= C.V. Starr-Middlebury Schools Abroad =

The Middlebury C.V. Starr Schools Abroad, operated by Middlebury College in 17 countries across 5 continents, offer overseas academic programs for undergraduates from various U.S. institutions, as well as graduate-level programs for students from the Middlebury College Language Schools and the Middlebury Institute of International Studies at Monterey. The first School was the School in Paris, opened in 1949. The Middlebury C.V. Starr Schools have been endowed by the C.V. Starr Foundation.

==Academic program==

Programs vary in nature and in size. All instruction is in the host country language and conforms to that country's educational approach. Students may study for one or two semesters and can combine an internship with academic study. At many of the Schools, students can opt to directly enroll at a local university.
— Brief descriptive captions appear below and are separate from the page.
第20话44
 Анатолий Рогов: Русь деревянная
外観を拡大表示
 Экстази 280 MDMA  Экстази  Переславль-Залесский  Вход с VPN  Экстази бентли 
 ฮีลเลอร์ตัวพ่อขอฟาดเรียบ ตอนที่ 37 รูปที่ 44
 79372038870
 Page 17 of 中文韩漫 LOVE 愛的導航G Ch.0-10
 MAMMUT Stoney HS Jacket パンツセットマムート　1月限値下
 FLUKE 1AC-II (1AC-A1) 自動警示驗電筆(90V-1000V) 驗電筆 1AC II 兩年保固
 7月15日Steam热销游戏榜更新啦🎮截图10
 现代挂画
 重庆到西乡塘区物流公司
The Middlebury C.V. Starr Schools have an immersion-based approach to language and cultural acquisition. All students must sign Middlebury's "Language Pledge," agreeing to exclusively use their target language for the duration of the program.

==Locations==

There are 32 Middlebury C.V. Starr Schools Abroad, located in 16 countries across 5 continents:

- School in Argentina: Buenos Aires
- School in Brazil: Florianópolis and Niterói
- School in Cameroon: Yaoundé
- School in Chile: Concepción, Santiago, Temuco, Valdivia, Valparaíso, Villarrica, and Viña del Mar
- School in France: Paris, Poitiers, and Bordeaux
- School in Germany: Berlin, Potsdam and Mainz
- School in Greater China: Beijing and Kaohsiung, Taiwan
- School in Italy: Florence
- School in Japan: Tokyo
- School in Jordan: Amman
- School in Kazakhstan: Astana
- School in Morocco: Rabat
- School in Puerto Rico: Mayagüez and San Juan
- School in Spain: Cordoba, Logroño, and Madrid
- School in Uruguay: Montevideo
- School in United Kingdom: Oxford

There was also a school in Alexandria, Egypt until it closed after being evacuated during the 2011 revolution. The school in Egypt was replaced with a school in Rabat, Morocco, which opened in 2016.

==Rankings==

The 2011 Princeton Review ranked Middlebury's study abroad programs as the 6th most popular in the United States.